“Intends That”

This post is a companion piece to my post on intends to (here). It looks at unhelpful uses of intends that, looks at uses that seem legitimate, and then suggests how all this change the MSCD categories-of-contract-language framework.

Compliance

One use of intends that is to signal that an arrangement under a contract complies with law, notably tax law. Here’s an example.

The Company intends that all payments and benefits provided under this Agreement or otherwise are exempt from, or comply with, the requirements of Section 409A so that none of the payments or benefits will be subject to the additional tax imposed under Section 409A, and any ambiguities and ambiguous terms in this Agreement will be interpreted in accordance with this intent.

Here’s what MSCD § 13.104 says about that:

Don’t state categorically in a contract the legal implications of facts as they exist on the date of the contract, as in This agreement complies with the requirements of section 409A of the IRS Code—that would seem an attempt to preempt judicial discretion (see 1.68).
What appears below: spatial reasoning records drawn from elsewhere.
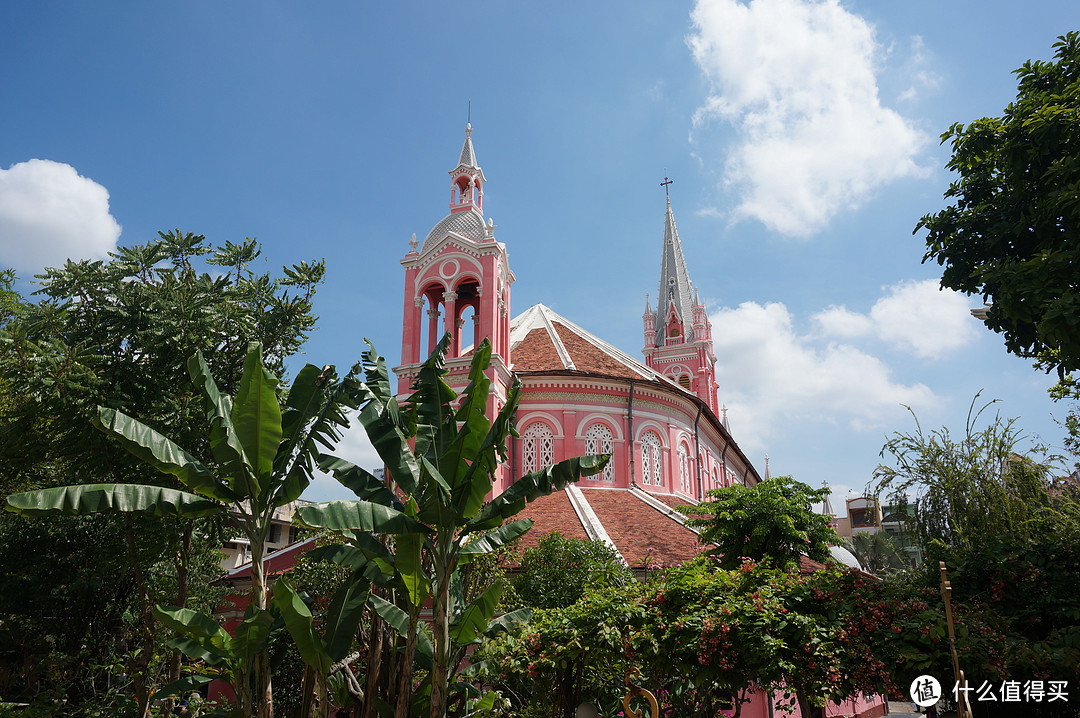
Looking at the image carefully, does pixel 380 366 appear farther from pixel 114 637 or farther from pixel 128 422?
pixel 114 637

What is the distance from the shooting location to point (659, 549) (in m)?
17.9

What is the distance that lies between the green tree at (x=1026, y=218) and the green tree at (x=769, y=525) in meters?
5.80

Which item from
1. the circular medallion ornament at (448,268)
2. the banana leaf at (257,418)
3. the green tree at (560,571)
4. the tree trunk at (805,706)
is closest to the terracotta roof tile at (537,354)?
the circular medallion ornament at (448,268)

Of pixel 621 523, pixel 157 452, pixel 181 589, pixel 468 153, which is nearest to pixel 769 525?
pixel 621 523

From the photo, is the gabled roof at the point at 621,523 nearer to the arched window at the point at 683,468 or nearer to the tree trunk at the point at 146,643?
the arched window at the point at 683,468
It would be more realistic for a party to give its opinion, as in The parties believe this agreement complies. Saying instead The parties intend that this agreement complies offers less comfort, as intention is different from actuality.

Redundancy

Some uses of intends that are redundant. Here’s an example:

The Adviser understands and intends that the Fund will rely on this Agreement in preparing and filing its registration statements on Form N-1A and in accruing the expenses of such Fund for purposes of calculating net asset value (and otherwise) and expressly permits such Fund to do so.

This is language of declaration, so I’d replace understands with acknowledges. I’d delete intends that as being redundant.
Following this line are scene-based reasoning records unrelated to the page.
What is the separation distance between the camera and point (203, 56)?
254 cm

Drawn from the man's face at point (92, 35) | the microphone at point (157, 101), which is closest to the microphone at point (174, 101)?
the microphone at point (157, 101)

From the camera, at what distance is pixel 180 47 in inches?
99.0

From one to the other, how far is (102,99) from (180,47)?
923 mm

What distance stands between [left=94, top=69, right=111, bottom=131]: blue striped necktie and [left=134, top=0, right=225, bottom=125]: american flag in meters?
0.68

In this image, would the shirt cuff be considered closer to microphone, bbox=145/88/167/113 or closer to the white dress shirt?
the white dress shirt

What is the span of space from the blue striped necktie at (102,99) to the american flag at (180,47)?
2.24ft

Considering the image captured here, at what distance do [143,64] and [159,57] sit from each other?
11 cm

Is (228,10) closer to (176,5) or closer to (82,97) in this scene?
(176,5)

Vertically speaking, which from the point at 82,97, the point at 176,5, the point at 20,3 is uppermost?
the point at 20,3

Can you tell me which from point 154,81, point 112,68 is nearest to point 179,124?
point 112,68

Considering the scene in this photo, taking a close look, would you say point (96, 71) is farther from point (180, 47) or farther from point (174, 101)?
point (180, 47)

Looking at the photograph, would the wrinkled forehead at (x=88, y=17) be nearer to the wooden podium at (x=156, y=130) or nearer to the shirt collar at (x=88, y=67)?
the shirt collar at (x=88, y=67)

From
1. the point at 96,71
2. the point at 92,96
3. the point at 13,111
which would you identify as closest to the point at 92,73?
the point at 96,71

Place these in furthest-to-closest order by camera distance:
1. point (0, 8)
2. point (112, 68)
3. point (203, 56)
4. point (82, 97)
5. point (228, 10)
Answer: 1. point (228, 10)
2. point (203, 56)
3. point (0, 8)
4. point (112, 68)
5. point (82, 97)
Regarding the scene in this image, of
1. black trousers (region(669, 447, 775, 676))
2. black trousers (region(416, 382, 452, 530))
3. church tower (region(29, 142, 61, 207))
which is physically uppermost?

Some uses of intends that constitute the special form of redundancy that is “throat-clearing”—my term for a redundant verb structure stuck in front of the main verb structure. Here’s an example from a section providing for a guarantee, with the throat-clearing preceding language of policy:

Without prejudice to the generality of Clause 17.5, Bidco expressly confirms that it intends that the provisions of this Clause 17 shall extend from time to time to any variation, increase, extension or addition of or to this Agreement.
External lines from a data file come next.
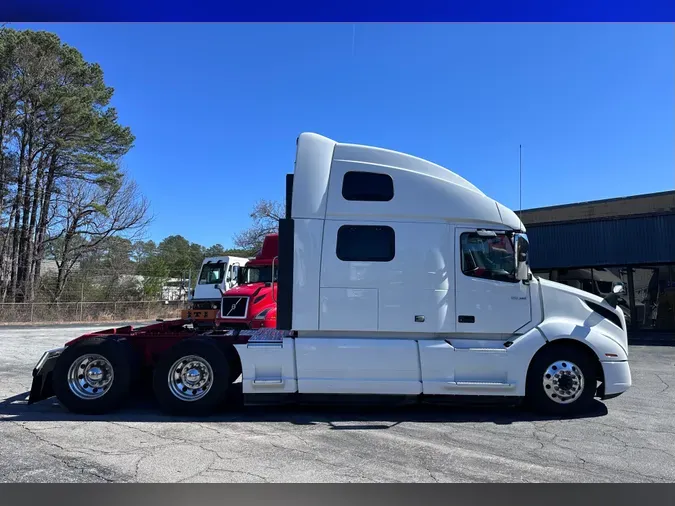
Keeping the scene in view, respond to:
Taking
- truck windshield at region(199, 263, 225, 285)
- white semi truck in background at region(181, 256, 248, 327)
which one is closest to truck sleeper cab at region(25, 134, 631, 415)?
white semi truck in background at region(181, 256, 248, 327)

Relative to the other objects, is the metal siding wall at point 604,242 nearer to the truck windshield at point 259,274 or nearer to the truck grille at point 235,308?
the truck windshield at point 259,274

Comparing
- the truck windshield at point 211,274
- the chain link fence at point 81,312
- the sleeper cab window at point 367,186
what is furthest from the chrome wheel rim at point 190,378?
the chain link fence at point 81,312

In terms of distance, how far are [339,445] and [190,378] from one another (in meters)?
2.48

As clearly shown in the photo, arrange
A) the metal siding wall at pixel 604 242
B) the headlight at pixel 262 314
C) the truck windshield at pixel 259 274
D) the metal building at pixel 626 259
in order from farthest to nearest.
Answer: the metal building at pixel 626 259 → the metal siding wall at pixel 604 242 → the truck windshield at pixel 259 274 → the headlight at pixel 262 314

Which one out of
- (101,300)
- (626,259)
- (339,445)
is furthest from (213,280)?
(101,300)

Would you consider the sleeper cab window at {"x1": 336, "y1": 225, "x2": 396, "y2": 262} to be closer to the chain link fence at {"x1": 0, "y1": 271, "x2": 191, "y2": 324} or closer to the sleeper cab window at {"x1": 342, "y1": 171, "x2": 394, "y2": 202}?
the sleeper cab window at {"x1": 342, "y1": 171, "x2": 394, "y2": 202}

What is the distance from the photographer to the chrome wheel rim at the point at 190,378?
6.78 meters

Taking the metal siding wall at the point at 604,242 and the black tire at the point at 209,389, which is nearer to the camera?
the black tire at the point at 209,389

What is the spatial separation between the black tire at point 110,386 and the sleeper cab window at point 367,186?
153 inches

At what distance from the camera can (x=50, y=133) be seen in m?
31.6

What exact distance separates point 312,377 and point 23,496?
3.42 m

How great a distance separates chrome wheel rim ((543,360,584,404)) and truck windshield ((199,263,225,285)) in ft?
49.9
The throat-clearing is in strikethrough. Note that it’s not your average throat-clearing! It’s double throat-clearing, with two redundant verb structures. For other examples of double throat-clearing, see this 2019 blog post. (In that post, I screenshot the Matt Boyd joke that alerted me to the possibility of double throat-clearing.)

And here’s another example with, yet again, double throat-clearing preceding language of policy:

The Executive acknowledges that the Executive specifically intends that Released Actions shall include the ADEA, except for any allegation that a breach of the ADEA occurred following the effective date of this Agreement.

That I found two such examples in quick succession is a sign that intends that is prone to the legalistic disease.

And here’s another example of redundancy that requires a bigger fix than just striking out a verb structure or two:

Each of the parties hereto intends that the provisions of Section 5-1401 and Section 5-1402 of the New York General Obligations Law shall apply to this Agreement.

Because section 5-1401 says contract parties “may agree that the law of this state shall govern their rights and duties in whole or in part, whether or not such contract, agreement or undertaking bears a reasonable relation to this state,” here’s what I’d say instead:

In accordance with section 5-1401 and section 5-1402 of the New York General Obligations Law, New York law governs this agreement.

Because the law applies only to transactions that meet the requirements, whether New York law applies could be subject to judicial scrutiny. But as MSCD § 3.500 says, in this sort of context “it would be awkward to insist on using for a governing-law provision language of intention rather than language of policy: The parties intend that New York governs … .”

Addressing Uncertainty

So far, we’ve seen only expendable instances of intends that. But starting at MSCD § 3.491, MSCD devotes an entire category of contract language—language of intention—to intends that. Here’s the example offered:

The parties intend that the Consultant will be an independent contractor.

Use of intend that is justified in this context. At signing, the parties might be satisfied that the relationship between the company and the consultant complies with legal requirements, but the relationship might change. If it changes to one that is incompatible with a consulting arrangement, a provision saying The Consultant will be an independent contractor would no longer reflect reality. Using intend that reflects that reality.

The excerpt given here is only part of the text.